* Exercise goal: For this exercise, copy exactly the lines below from the one with "とある深夜の超絶自信（プレジュディス）" through the one with "Cover Taylor Plato" and leave out the pictures.

* Information shown:

* * * * * * *

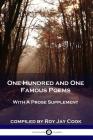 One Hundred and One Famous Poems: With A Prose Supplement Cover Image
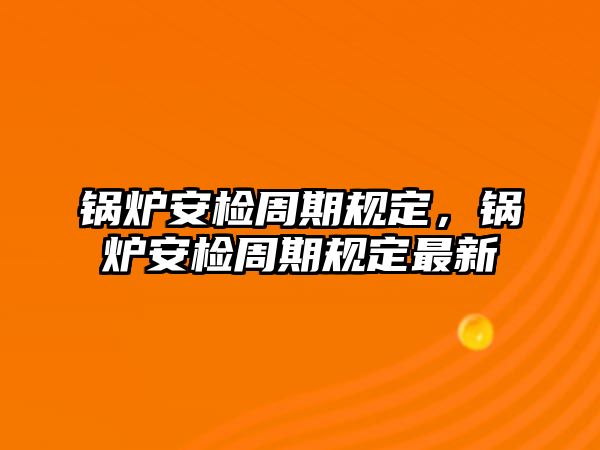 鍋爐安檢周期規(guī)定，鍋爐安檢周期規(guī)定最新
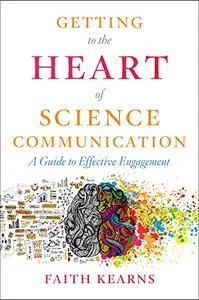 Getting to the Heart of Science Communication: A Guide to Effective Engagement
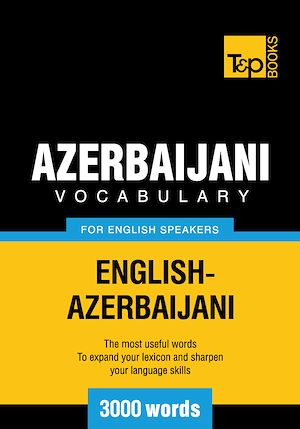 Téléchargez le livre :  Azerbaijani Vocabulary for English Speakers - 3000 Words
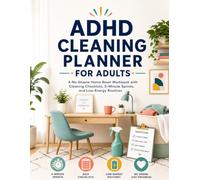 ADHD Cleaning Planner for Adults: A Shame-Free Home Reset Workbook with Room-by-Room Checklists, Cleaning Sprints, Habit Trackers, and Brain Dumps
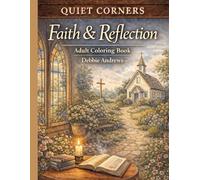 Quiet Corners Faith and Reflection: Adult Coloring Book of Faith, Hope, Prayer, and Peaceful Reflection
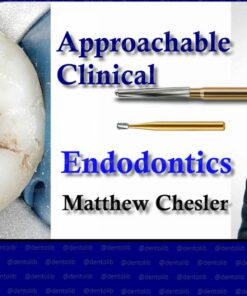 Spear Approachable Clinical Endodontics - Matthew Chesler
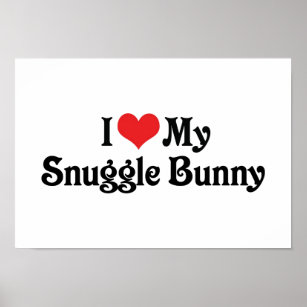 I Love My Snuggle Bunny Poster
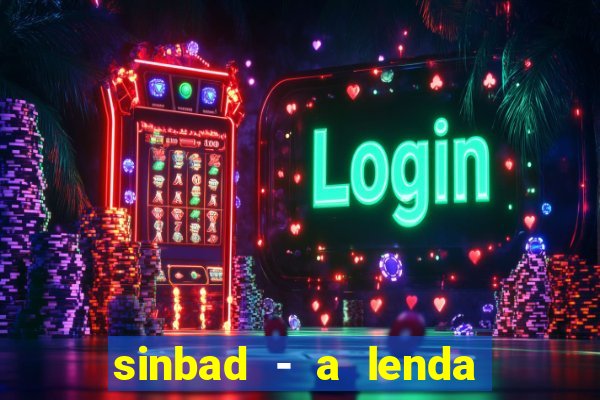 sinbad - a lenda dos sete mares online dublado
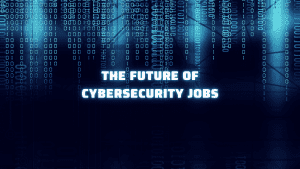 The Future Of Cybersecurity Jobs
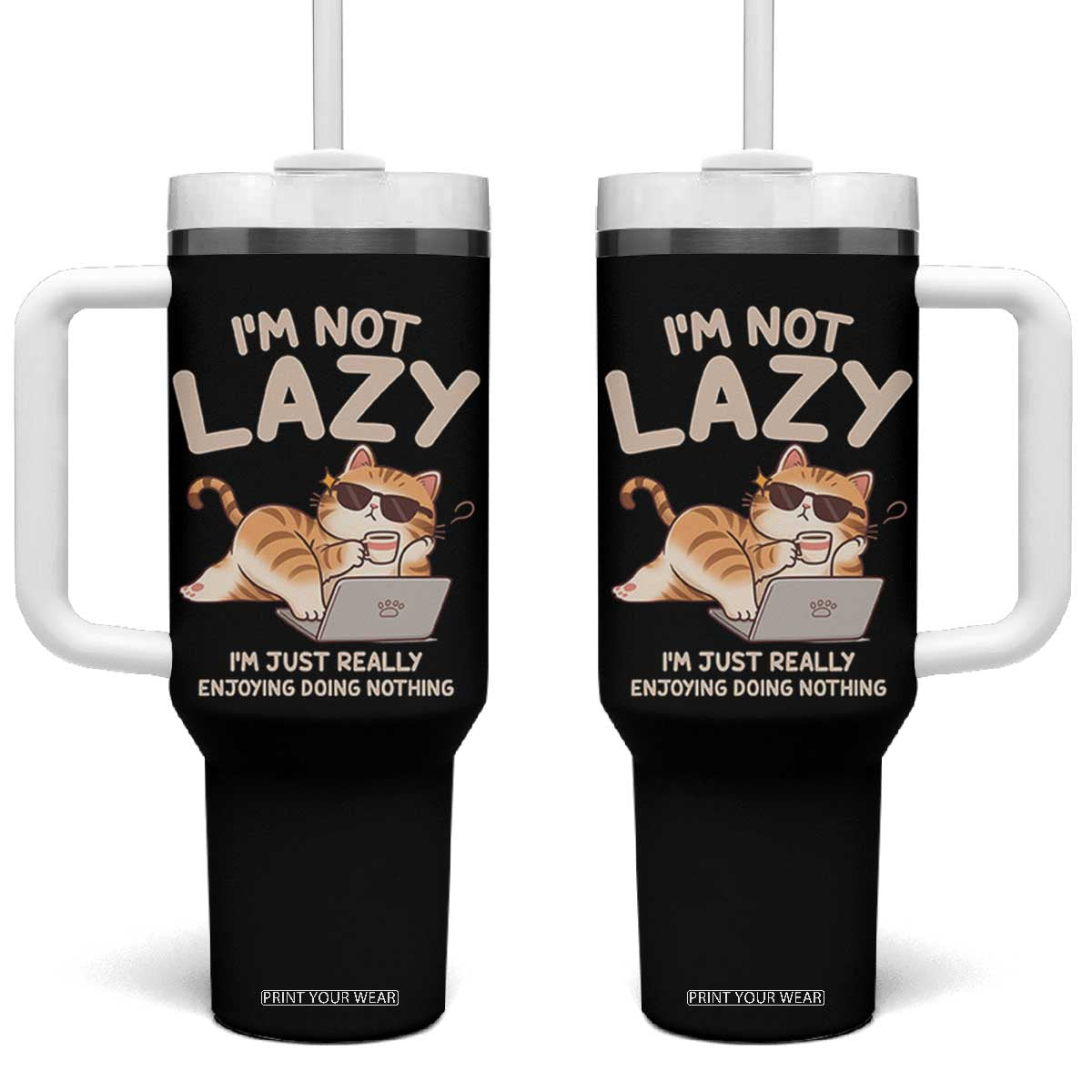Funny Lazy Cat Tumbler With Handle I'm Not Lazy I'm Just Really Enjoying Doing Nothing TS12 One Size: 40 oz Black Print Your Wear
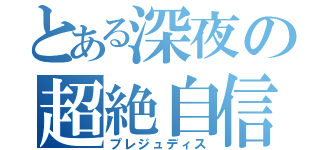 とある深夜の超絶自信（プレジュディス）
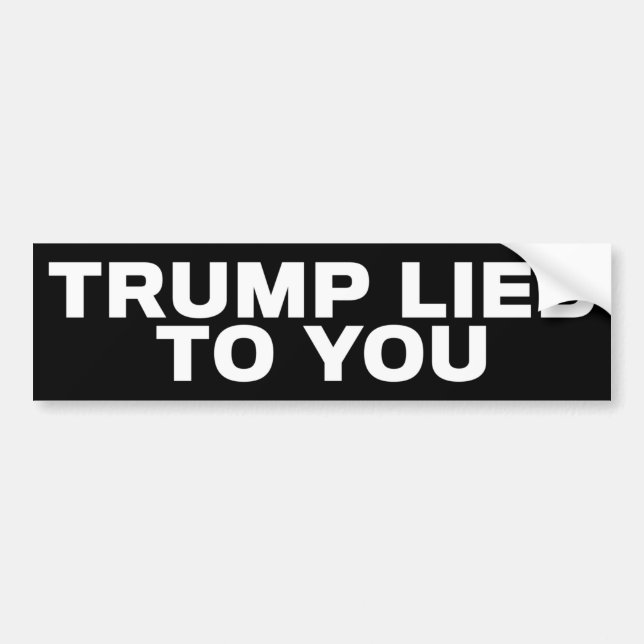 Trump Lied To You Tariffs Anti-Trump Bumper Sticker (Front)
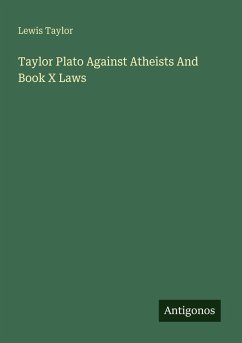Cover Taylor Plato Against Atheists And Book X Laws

* * * * * * *

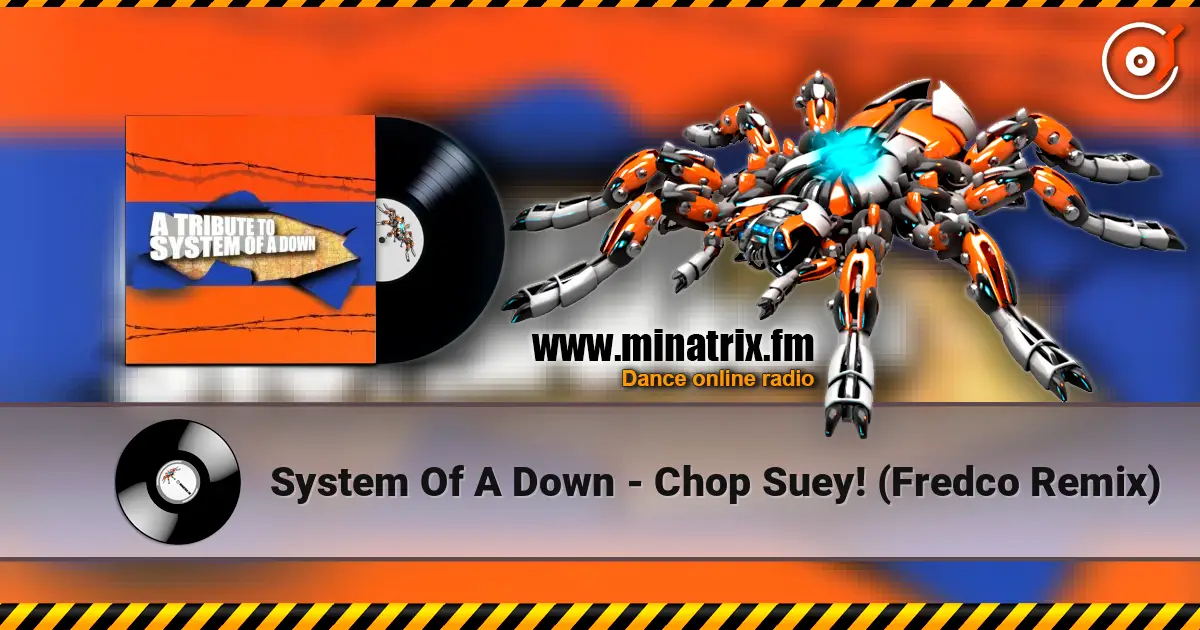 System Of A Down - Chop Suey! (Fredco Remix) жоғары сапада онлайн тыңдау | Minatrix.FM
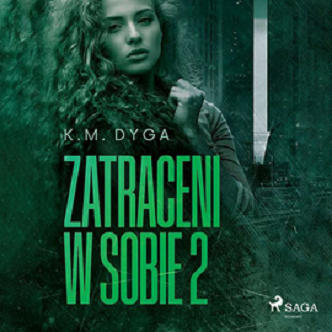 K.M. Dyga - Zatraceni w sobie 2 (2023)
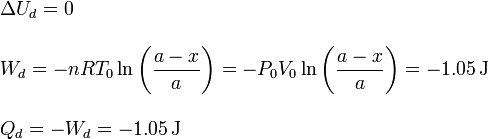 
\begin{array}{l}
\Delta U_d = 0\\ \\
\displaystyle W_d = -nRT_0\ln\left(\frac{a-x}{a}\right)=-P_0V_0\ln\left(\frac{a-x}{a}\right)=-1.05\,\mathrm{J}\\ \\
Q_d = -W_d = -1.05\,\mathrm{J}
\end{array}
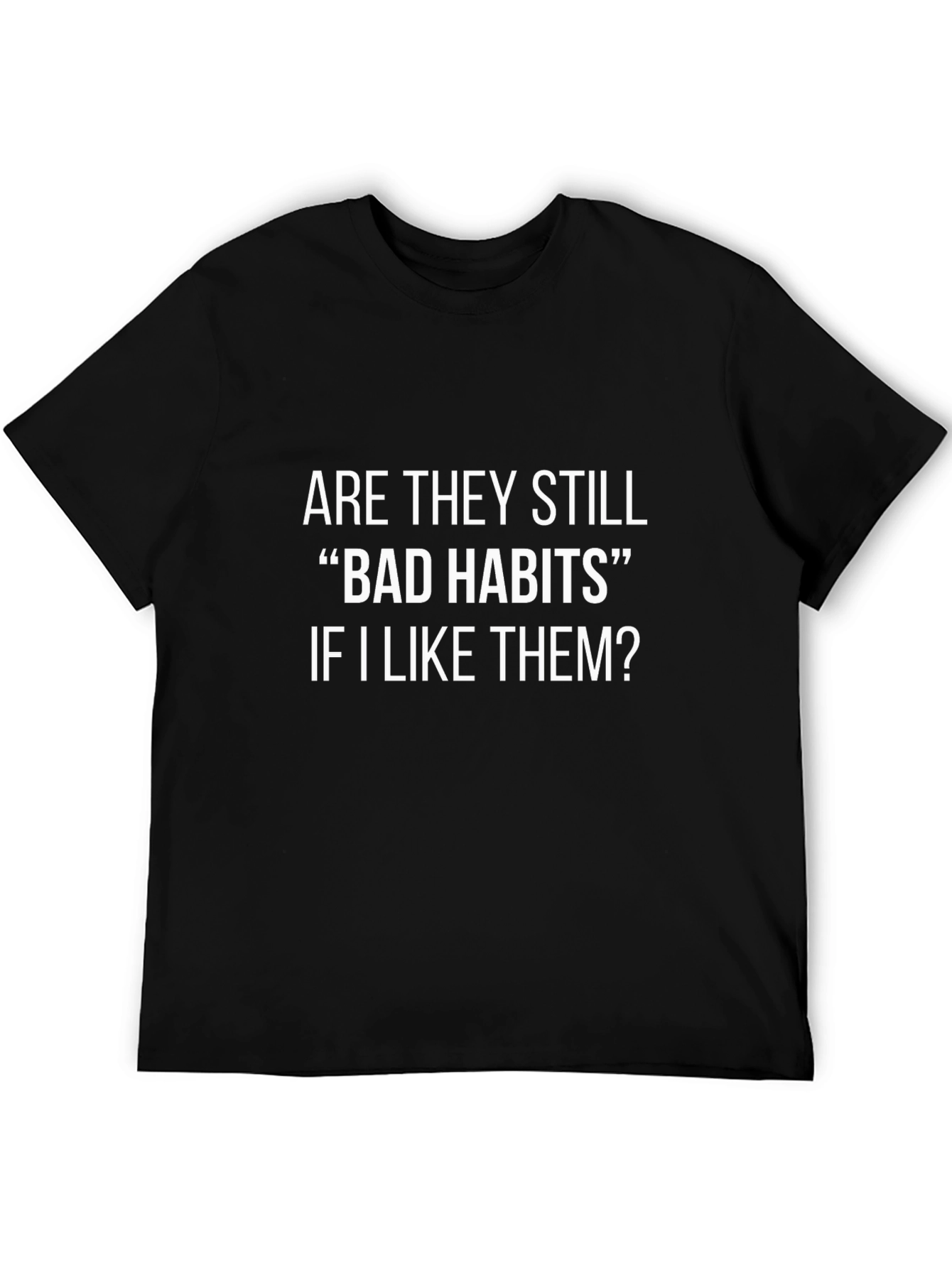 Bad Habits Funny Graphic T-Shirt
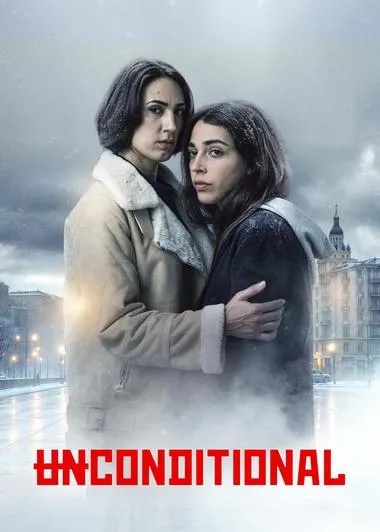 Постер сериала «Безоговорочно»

* * * * * * *

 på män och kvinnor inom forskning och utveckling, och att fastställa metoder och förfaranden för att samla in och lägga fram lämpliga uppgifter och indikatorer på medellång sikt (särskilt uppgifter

* * * * * * *

* Solution below:
 とある深夜の超絶自信（プレジュディス）
 Trump Lied To You Tariffs Anti-Trump Bumper Sticker (Front)
Cover Taylor Plato Against Atheists And Book X Laws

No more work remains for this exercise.